### [ACTIVITY LIST]
1 – Swap "Caracas airport" for "the capital's airport" in the article on Russian troops in Venezuela, starting at "The Russians have" and ending at "almost two months.", and write out that passage with the change.
2 – Name every person the article on Russian troops in Venezuela mentions by name.

### [SELECTED EXCERPT]
‘The Wise Are Running for Their Lives’: Venezuela Simmers With Violence as Putin Sends in Russian Troops
Putin saved Assad in Syria. Can he save Maduro in Venezuela? It’s starting to look that way.
CARACAS, Venezuela—“I’m ready to die for this. I’m 56 years old and I was born to have my blood shed for this country, but I don’t want this to be your death, as it may be so many others in the coming months. I want you to get out but I know you won’t so I will do everything I can to protect you.”
We’re in the car, my bodyguard José and I, trying our best to make our way through a Caracas under complete blackout. The streets are eerily empty but as always here in Venezuela, the quiet is dangerous and José’s head is on a constant swivel, his almond eyes focused on everything but me.
The Russians have just arrived in Venezuela. Nicolás Maduro’s Eastern ally sent tons of military equipment and two planes carrying at least 100 Russian troops to touch down at Caracas airport as tensions in this fractured country rise to the point of no return. Having seen the images of these foreign soldiers lining up at the airport, saluting their Venezuelan colleagues, José and I are discussing what comes next—not only for the country but for us, the team that has been working together for almost two months.

### [AVAILABLE DATA]
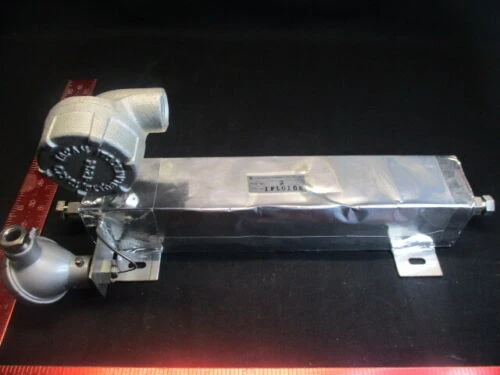 Dai Nippon Screen Dns 5-39-05706   Heater, Piping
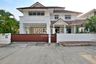 4 Bedroom House for sale in Central Park Hillside Village, Nong Prue, Chonburi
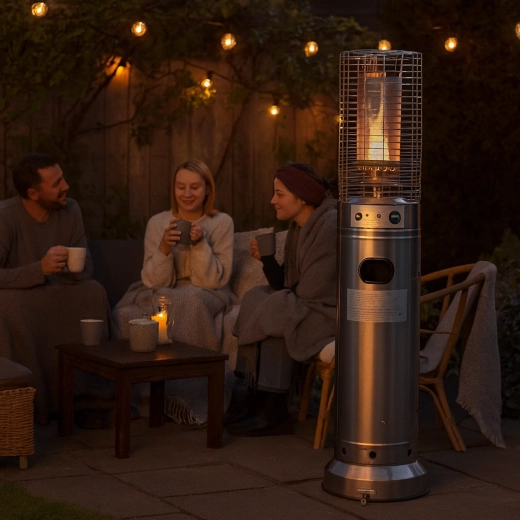 Kompakte mål, overraskende ydelse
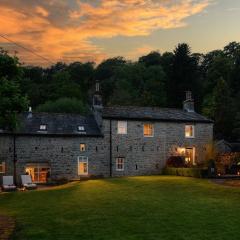 Carrholme Cottage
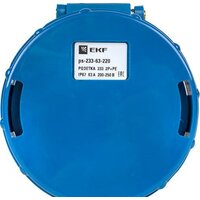 EKF PROxima ps-233-63-220 Image #4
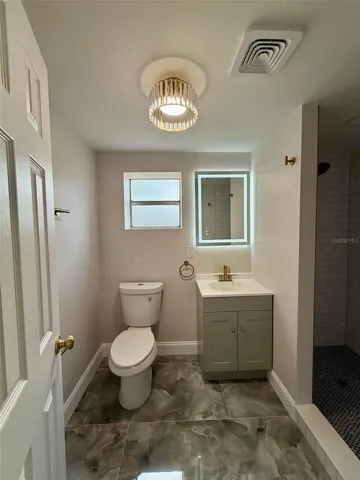 Primary Ensuite Bathroom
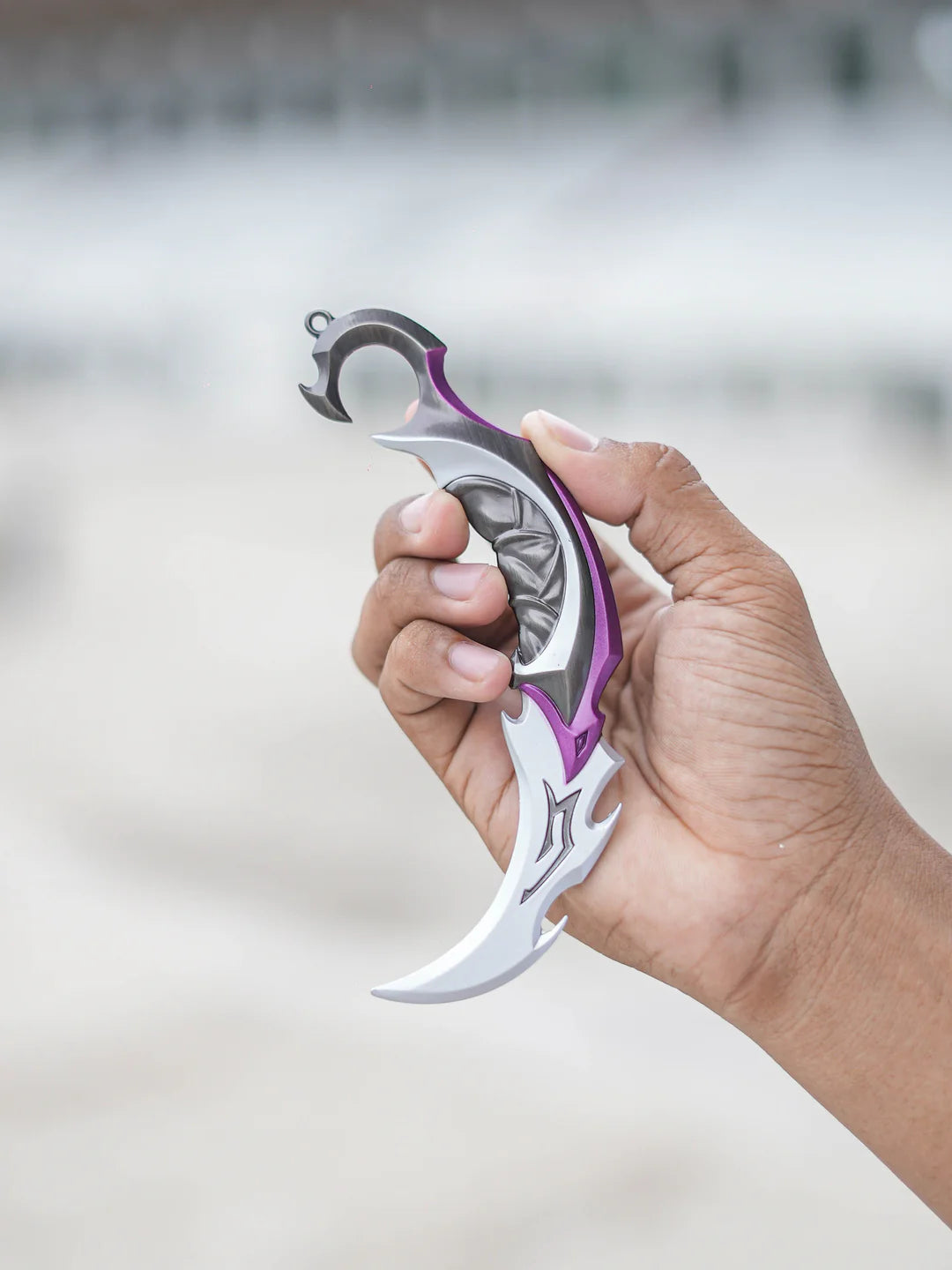 Reaver Karambit | Valorant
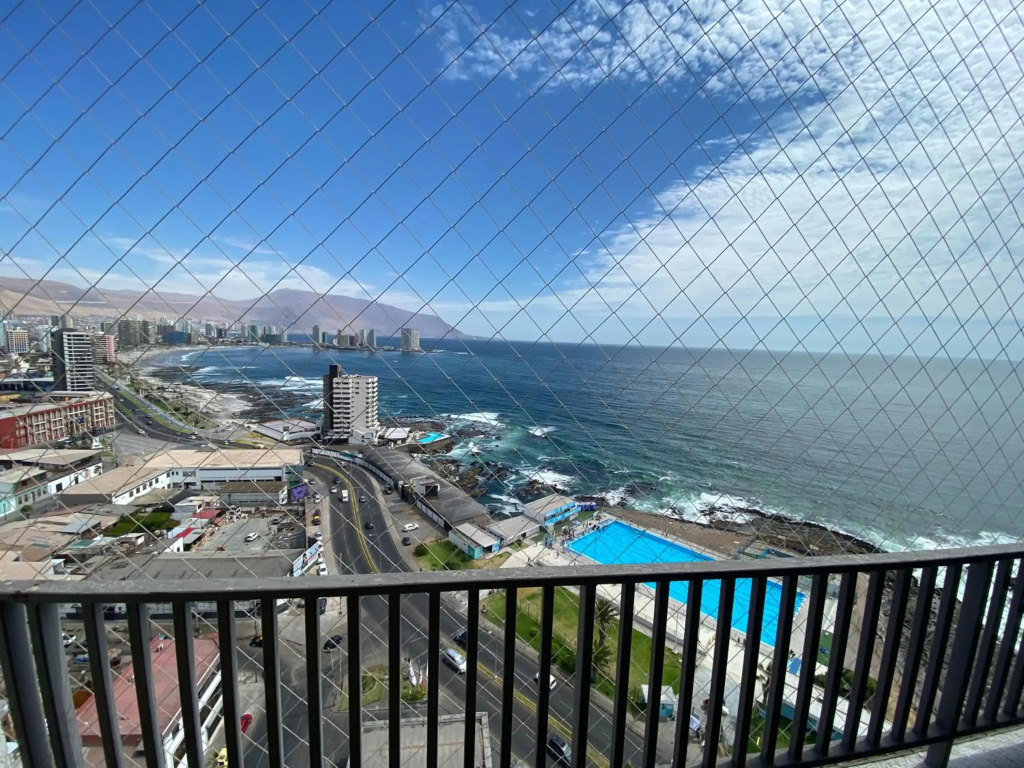 Departamento Vista Azul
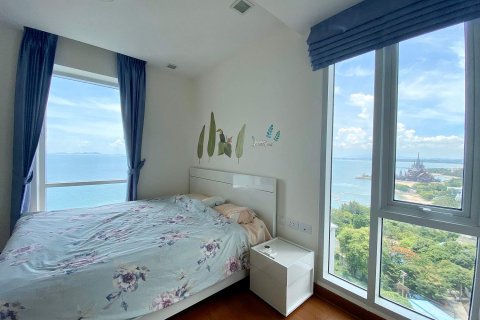 Condominio de 2 dormitorios en Pattaya, Tailandia № 45254 - foto 9
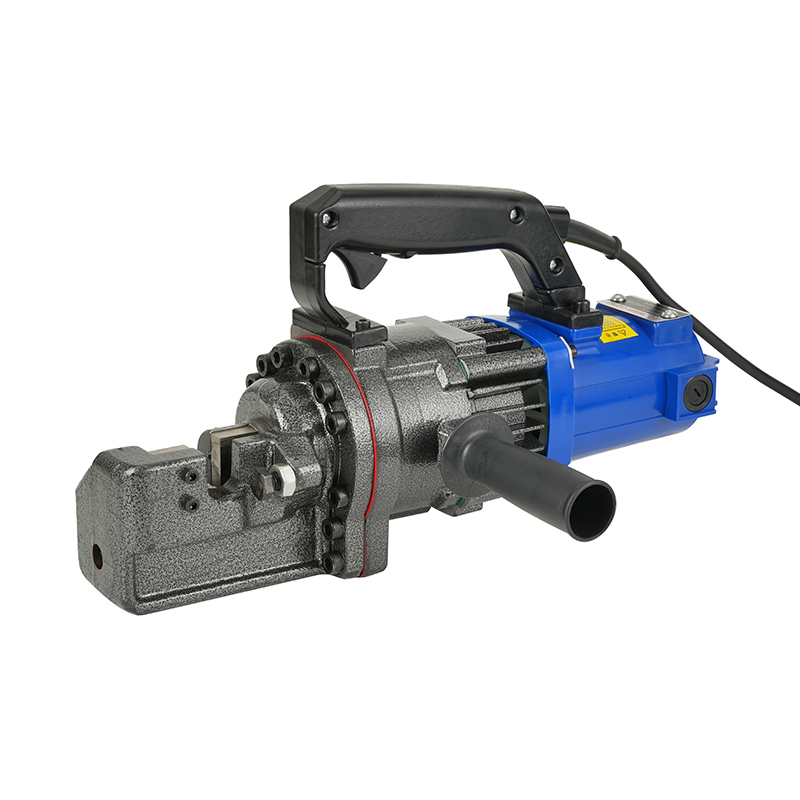 CW-1932 Mechanical Hand Pipe Clamp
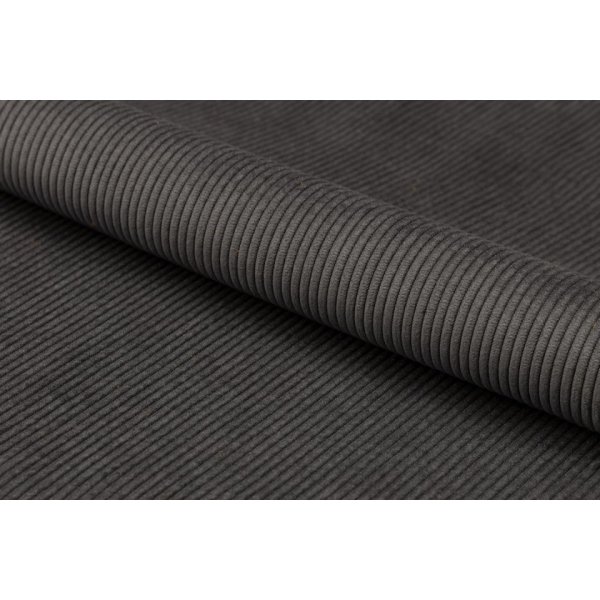 Halle Schlafsofa - Anthrazit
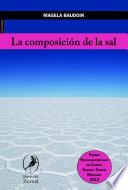 La composición de la sal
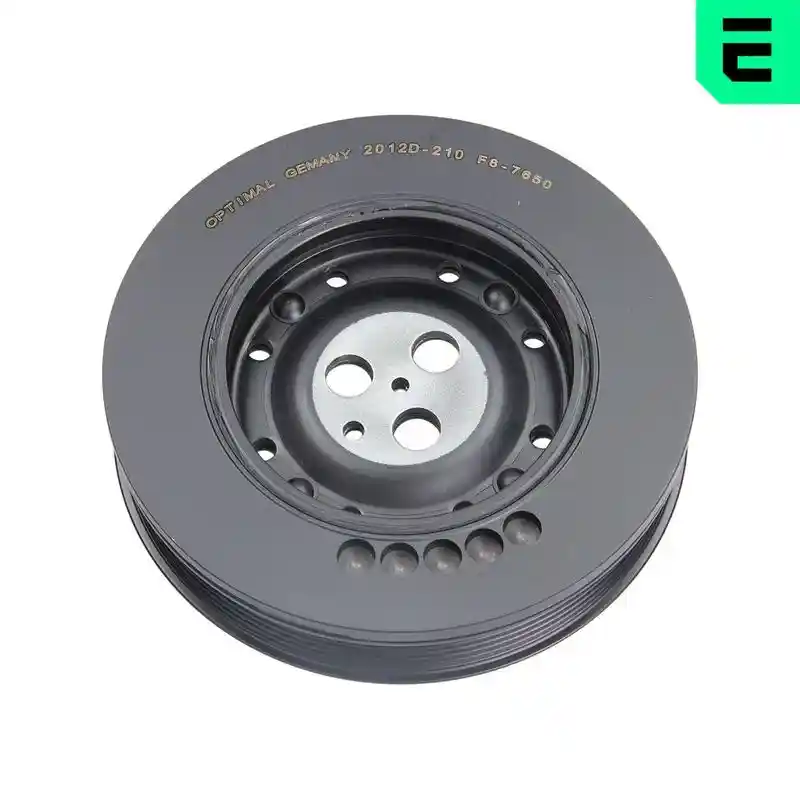 OPTIMAL F8-7650 OPTIMAL F8-7650
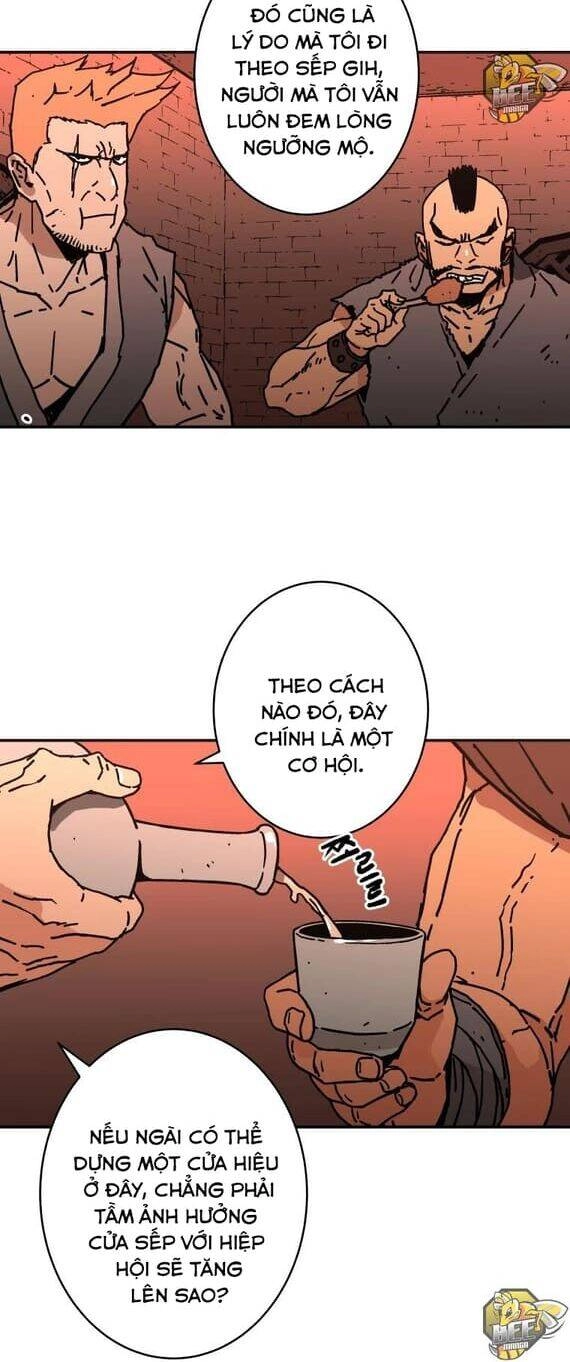 Bố Vô Song Chapter 151 - 31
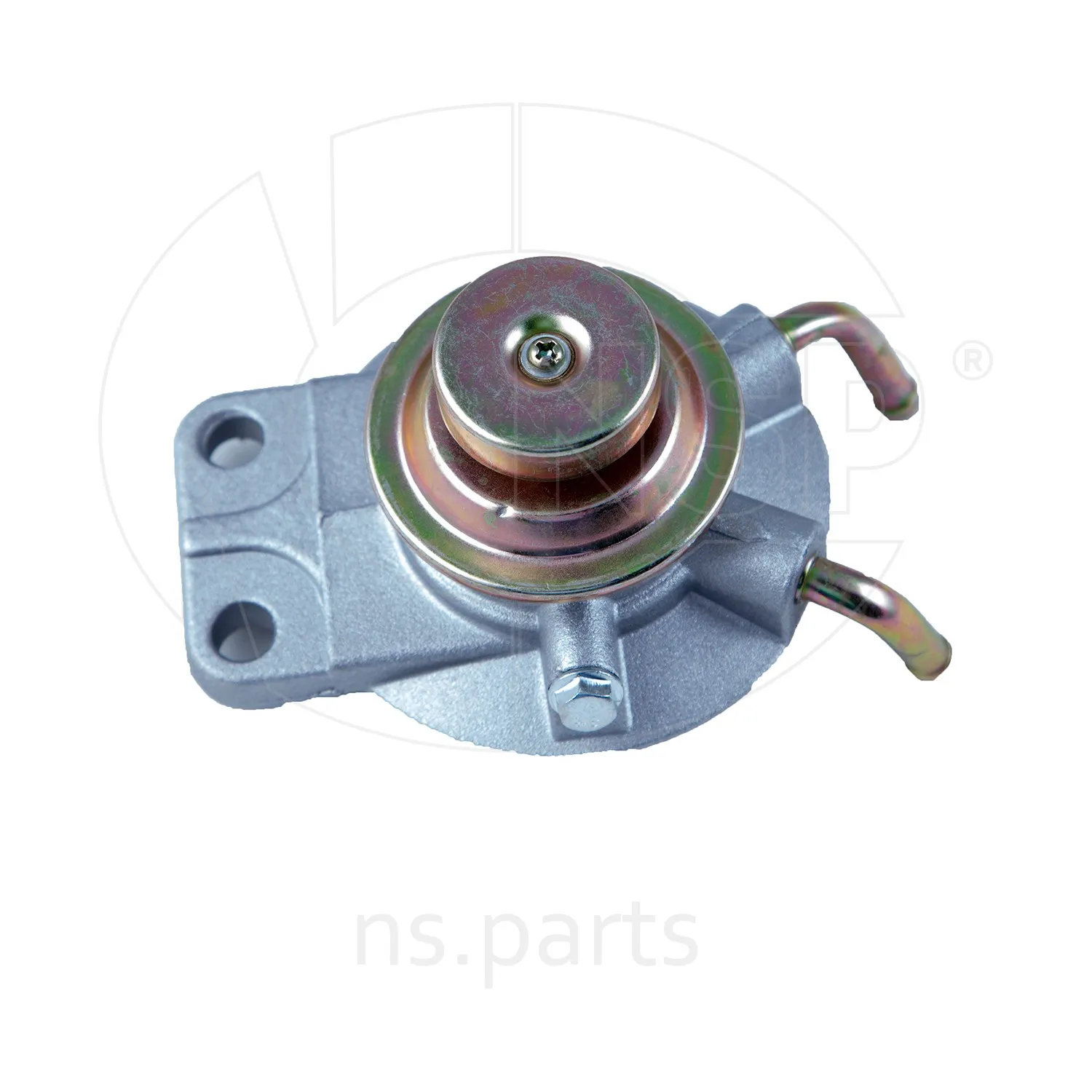 Насос подкачки топлива HYUNDAI H1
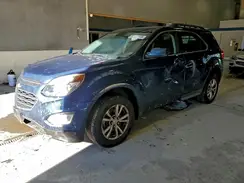 2GNFLFEK2H6236688 2017 CHEVROLET EQUINOX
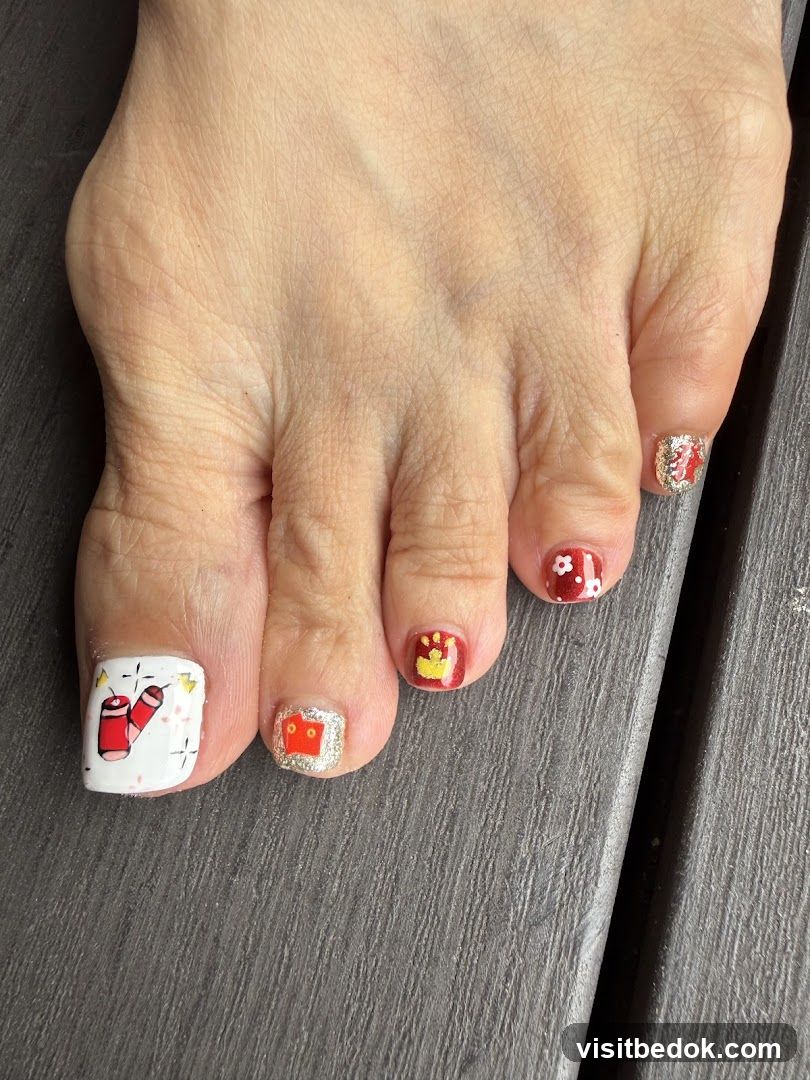 Nailz Treats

### [SOLUTIONS TO EACH TASK]
1 –
The Russians have just arrived in Venezuela. Nicolás Maduro’s Eastern ally sent tons of military equipment and two planes carrying at least 100 Russian troops to touch down at the capital's airport as tensions in this fractured country rise to the point of no return. Having seen the images of these foreign soldiers lining up at the airport, saluting their Venezuelan colleagues, José and I are discussing what comes next—not only for the country but for us, the team that has been working together for almost two months.

2 – Putin, Assad, Nicolás Maduro, José